Baltic In The Baltic

I woke this morning relieved to find yesterday’s unforgivingly icy breeze had abated. This glacial wind rendering my body heat as frigorific as temperatures experienced during 1980’s nights out on Newcastle’s Quayside and Bigg Market.

A deeply uncomfortable coldness not abetted by being bereft of a coat, even in sub-zero temperatures. Sartorial stupidity that ensured that most Friday nights I’d be baltic in the Baltic (a pub on the city’s Quayside at that time).

Most people knew the lack of overcoat/anorak during chilly Tyneside winters, was a foolhardy clothing strategy. However, if you turned up with an outer clothing layer more than a sweater you’d be exposing yourself to inevitable questioning of your constitutional resilience.

A lad wearing a coat being deemed weak, catapulting them down their mates pecking order of people they’d want beside them when stood in the metaphorical trenches of life.

Entering a Newcastle pub with chattering teeth from the onset of hyperthermia, exacerbated further by ordering a cold lager, was common place in my late teens/early 20’s. Consequently, Bigg Market evenings between November and February became more akin to Arctic survival training than a comfortable booze up with mates.

I’ve not researched this, however it stands to reason that this masochistic dress code when socialising must’ve meant being a Tyneside coat retailer can’t have been a lucrative business. Their demographic market being restricted to the elderly, along with kids who were made to wear them in their fledgling years by parents who didn’t practise what they preached when it came to keeping warm outdoors.

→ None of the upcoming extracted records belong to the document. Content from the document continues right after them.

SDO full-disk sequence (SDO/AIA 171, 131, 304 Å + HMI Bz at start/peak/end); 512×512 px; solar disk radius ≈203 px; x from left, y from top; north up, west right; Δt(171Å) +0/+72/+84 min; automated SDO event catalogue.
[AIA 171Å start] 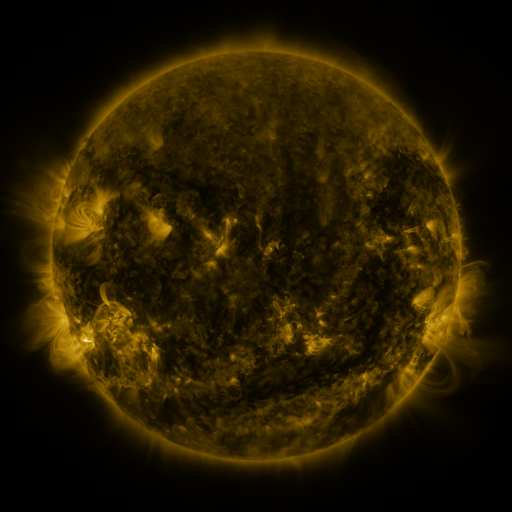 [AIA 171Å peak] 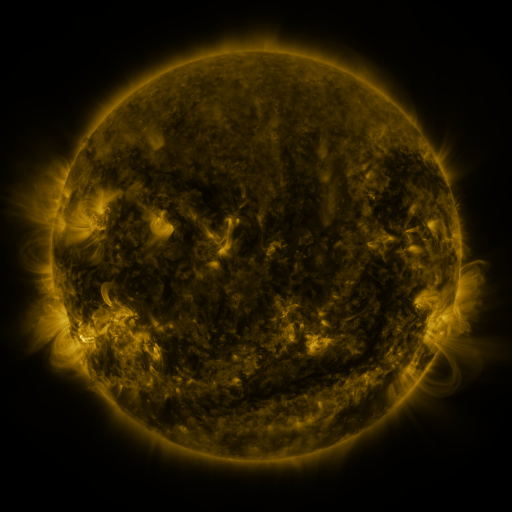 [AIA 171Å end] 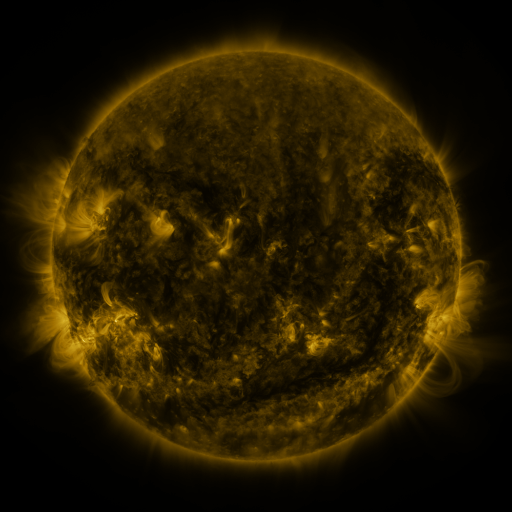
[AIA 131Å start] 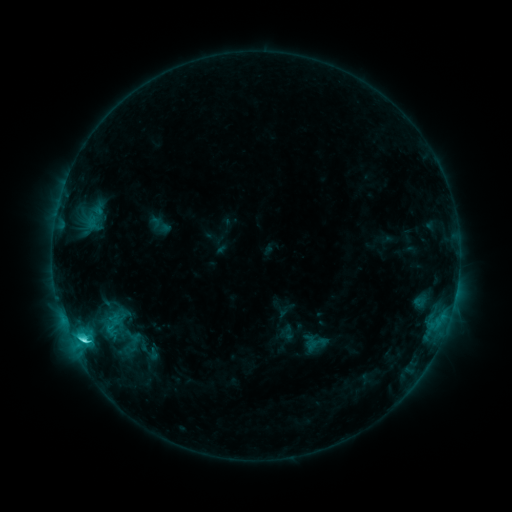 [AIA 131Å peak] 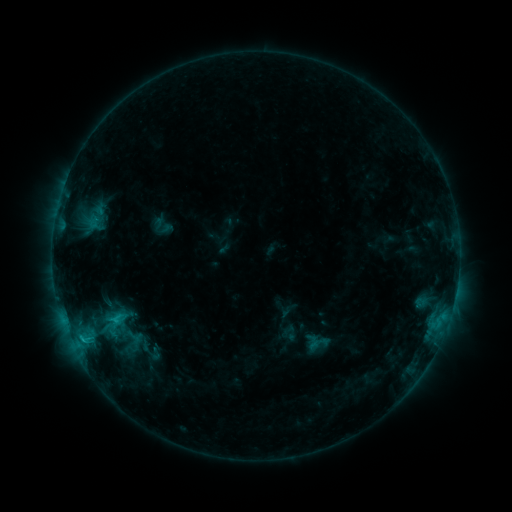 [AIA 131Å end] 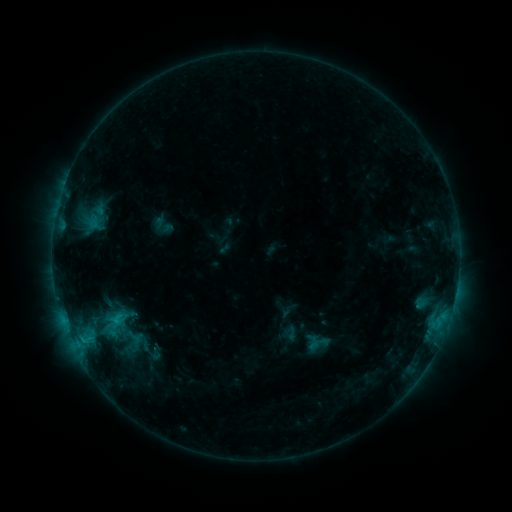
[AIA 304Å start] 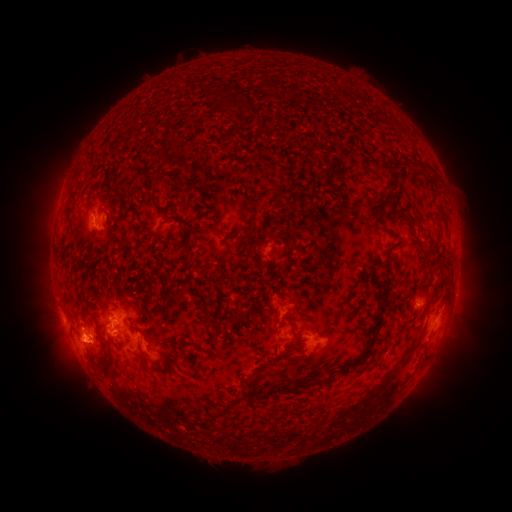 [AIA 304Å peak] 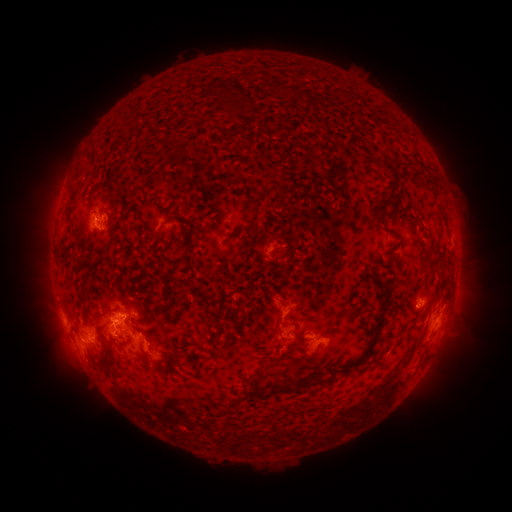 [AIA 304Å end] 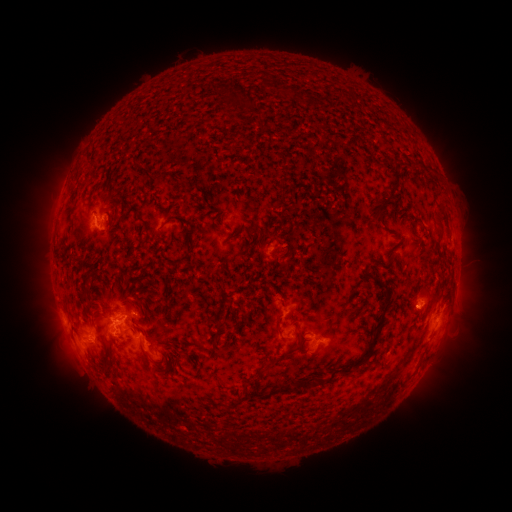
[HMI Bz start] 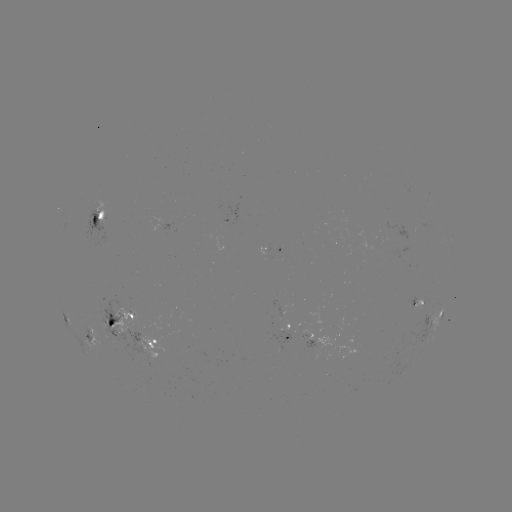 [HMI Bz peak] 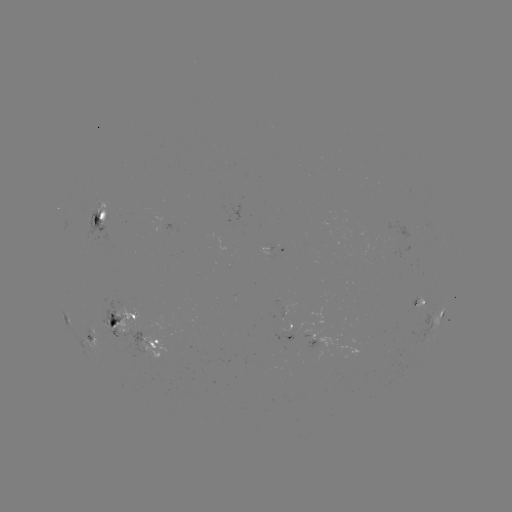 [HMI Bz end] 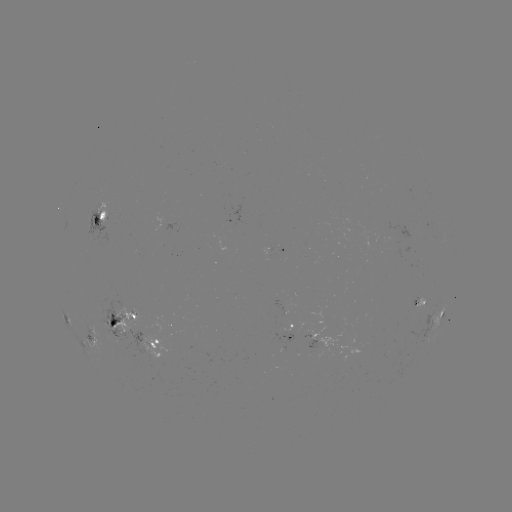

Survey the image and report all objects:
emerging-flux region: (231, 223)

I don’t recall if I even owned a coat in my late teens and early twenties. If I did I’d imagine, like George Michael at the time, it stayed in the closet.

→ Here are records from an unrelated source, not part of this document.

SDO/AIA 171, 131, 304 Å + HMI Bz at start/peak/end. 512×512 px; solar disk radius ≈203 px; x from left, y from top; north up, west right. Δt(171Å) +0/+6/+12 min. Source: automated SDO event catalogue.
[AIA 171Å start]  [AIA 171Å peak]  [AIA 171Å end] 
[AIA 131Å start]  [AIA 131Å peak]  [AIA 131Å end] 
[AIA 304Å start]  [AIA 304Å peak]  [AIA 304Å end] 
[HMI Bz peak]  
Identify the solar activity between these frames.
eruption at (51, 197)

Even though tolerated, if truth be told, wearing a sweater on winter nights out was frowned upon by many. The lads I drank with on Tyneside only accepting the adorning of wool jumpers after one of our number, who for anonymity purposes I’ll call Egbert Nobacon, became cryogenically frozen while queuing to get into The Half Moon pub on the Bigg Market.

An incident that resulted in Egbert taking two weeks to thaw out. On his return to consciousness he told how he’d embarked on a utopian dream while frozen. Experiencing visions of a place where it was deemed acceptable to wear a coat; a society with reps for missold Personal Payment Insurance would ring you up to provide you with untold riches for doing nothing…… Foresight which all seemed very far fetched in 1985

As teenager’s got towards the age they’d be recklessly braving the elements in search of alcoholic refreshment in Newcastle’s renowned drinking spots, some would train in preparation for their inauguration into surviving winter temperatures bereft of coats.

One of those lads, Jordan Croaker from Deckham, spent three hours a week in Low Fell butcher Ronnie Keith’s walk in freezer…… From my own perspective, twice weekly my preparation for dealing with cold came through visits to my future in-laws home; a place where I was always guaranteed a frosty welcome…… I’ve no idea what became of Jordan Croaker; I just hope he’s not still in Ronnie’s freezer!!